Previously we read Je.7:15b, where Jeremiah wrote to Judah.  To now quote the entire Je.7:15. “I will cast you out of My sight, as I have cast out all your brothers of Ephraim”.  Christ the Lord said He would cast out disobedient Judah, as He had disobedient Israel.  That happened, as He said.  (For events of the next period, see the topic “Temple of Zerubbabel”.)

And our belief that Christ loves us and died for our sins doesn’t give us Christians a get out of jail free card if we were to continue to disobey God and adamantly refuse to repent!  Jesus said in Lk.6:46, “Why do you call Me ‘Lord, Lord’, and do not the things that I say?”  Christ requires the obedience of those who are His.

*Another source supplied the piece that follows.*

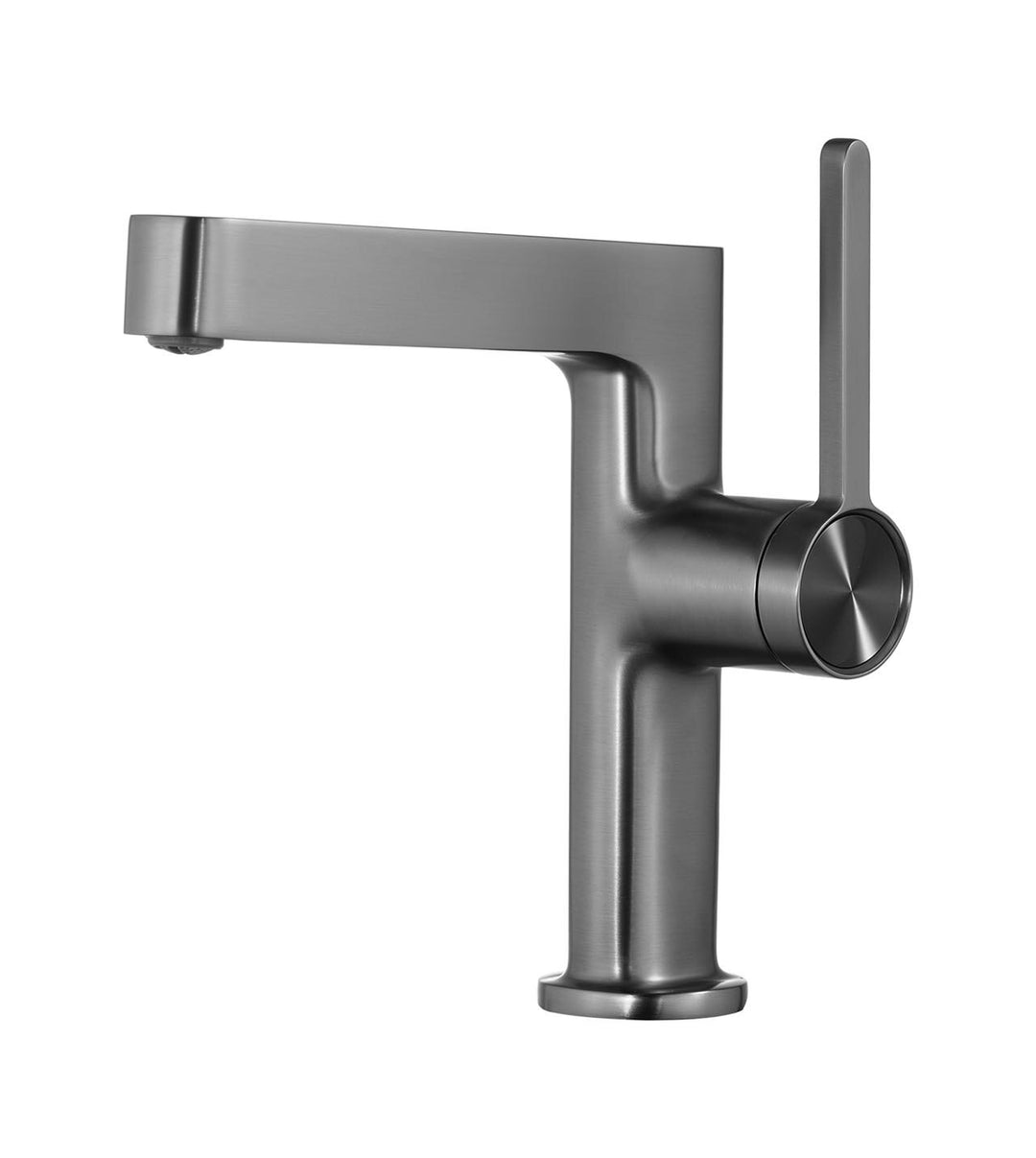 Circo-Single hole bathroom faucet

We began with God’s conditions & warnings to His people in De.28.  Let’s conclude with De.30.  v.1-2 “When all these things come upon you, the blessing and the curse, and you return to the Lord your God and obey Him with all your heart, then the Lord will restore you from captivity and have compassion on you.”

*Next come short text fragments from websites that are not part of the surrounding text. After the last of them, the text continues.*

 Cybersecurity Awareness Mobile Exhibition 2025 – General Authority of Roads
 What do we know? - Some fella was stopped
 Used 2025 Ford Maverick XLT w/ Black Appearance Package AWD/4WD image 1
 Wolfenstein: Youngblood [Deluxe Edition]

Yes, Christ is more than able to re-graft Israel (Ro.11:23), whom He loved!  De.30:6 “Moreover the Lord your God will circumcise your heart and the heart of your descendants, to love the Lord with all your heart.”  v.9-11 “Then the Lord will prosper you in the work of your hand and rejoice over you; if you obey the Lord your God.”  Christ concluded in v.19, “I have set before you life and death, the blessing and the curse. Therefore choose life, that you and your descendants may live.”  (also see the topics “Two Covenants – Heart of the Matter” and “Repentance from Sin”.)

We can learn from the sad lesson of ancient Israel’s history…and can choose a life of obedience to the Christ who died for us!  Let’s us be among the blessed saints at the end of the Book who “Keep the commandments of God, and the faith of Jesus” (Re.14:12).  We’ll be with Him forever!  Jesus is Lord!